At the same time, the activist state also initiated the largescale urban renewal of Little Burgundy, including the recovery and redevelopment of former railway lands running through the heart of the neighbourhood. The urban renewal was undertaken in stages, starting with the Ilôts Saint-Martin in the northeast corner of the neighbourhood. In December 1966, the 160 families living in this eight-acre area received a notice of expropriation, including at least 19 black families. The NCC’s Stanley Clyke reported that these families found it doubly difficult to find new accommodation, in the face of racism.[90] Demolition began in November 1967, leaving only twenty-eight buildings standing. A button factory, which reportedly employed 400, was also demolished, exacerbating local job losses. The rest of the neighbourhood fell to the wrecker’s ball in stages. In all, the city built 914 HLM (habitations à loyer modique) units between 1969 and 1972, reaching 1,441 units by 1984.[91] Meanwhile, the area’s population dropped from 14,710 in 1966 to just 7,000 in 1973.[92]

This rapid sequence of events reflected the tenor of the times, a period when the United States was waging a high-profile “war on poverty” (U.S. President Lyndon B. Johnson declared war on poverty during his State of the Union Address in 1964), and urban renewal was tied to notions of modernization and progress.[93] “Across North America, we are restructuring towns, we are revalorizing them. Montreal was swept up in a current like the others,” declared Metro Matin in April 1965.[94] It was only natural then that Montreal launched “a war … against the most dilapidated neighbourhoods in the metropolis.”[95] City administrators adopted the “block-by-block” principal developed in New York City, where urban renewal was undertaken in stages in an effort to try to prevent people from being expelled from their districts entirely.[96] Lucien Saulnier, president of the Executive Committee of Montreal, also visited New Haven, Connecticut, to see how that city was approaching public housing redevelopment.[97] At the time, many commentators viewed the city’s approach to urban renovation in Little Burgundy as a substantial improvement on the way that the city had expropriated lands a few years earlier in Goose Village, across the canal from Little Burgundy.[98] The staged approach to urban renovation, however, prolonged the disruption over a decade.

### STORED DATA
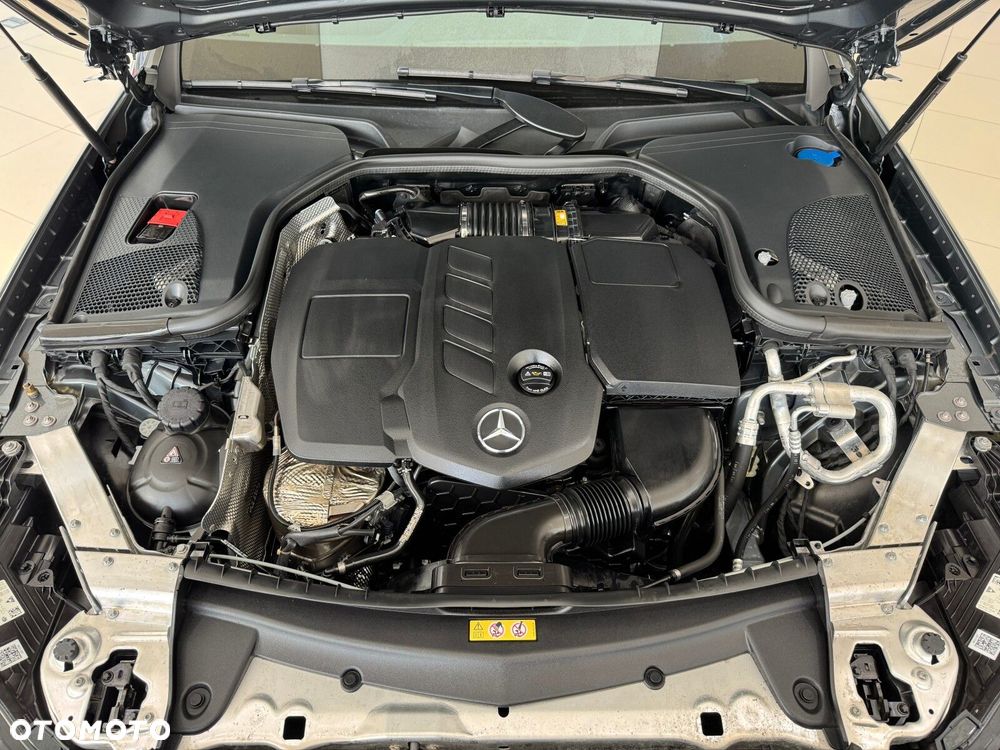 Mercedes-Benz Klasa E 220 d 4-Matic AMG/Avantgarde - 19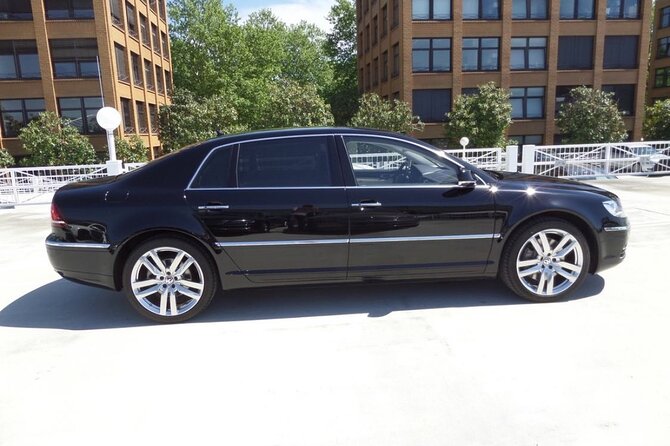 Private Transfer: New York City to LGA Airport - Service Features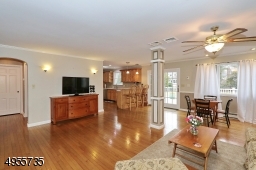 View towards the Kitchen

### WHAT YOU WILL DO
a: Answer these questions from the passage on Little Burgundy's urban renewal:
(i) How many families living in the Ilôts Saint-Martin received a notice of expropriation in December 1966?
(ii) In which city was the "block-by-block" principle adopted by Montreal's administrators developed?
(iii) What was the area's population in 1973?
b: For each statement, say whether it agrees with the passage on Little Burgundy's urban renewal. Give yes or no, then quote the words from the passage that decide it.
(i) Demolition in the Ilôts Saint-Martin began in November 1967.
(ii) The city built 1,441 HLM units between 1969 and 1972.
(iii) The staged approach to urban renovation shortened the disruption.

### EXERCISE RESULTS
a:
(i) 160 families
(ii) New York City
(iii) 7,000

b:
(i) Yes: "Demolition began in November 1967, leaving only twenty-eight buildings standing."
(ii) No: "the city built 914 HLM (habitations à loyer modique) units between 1969 and 1972, reaching 1,441 units by 1984."
(iii) No: "The staged approach to urban renovation, however, prolonged the disruption over a decade."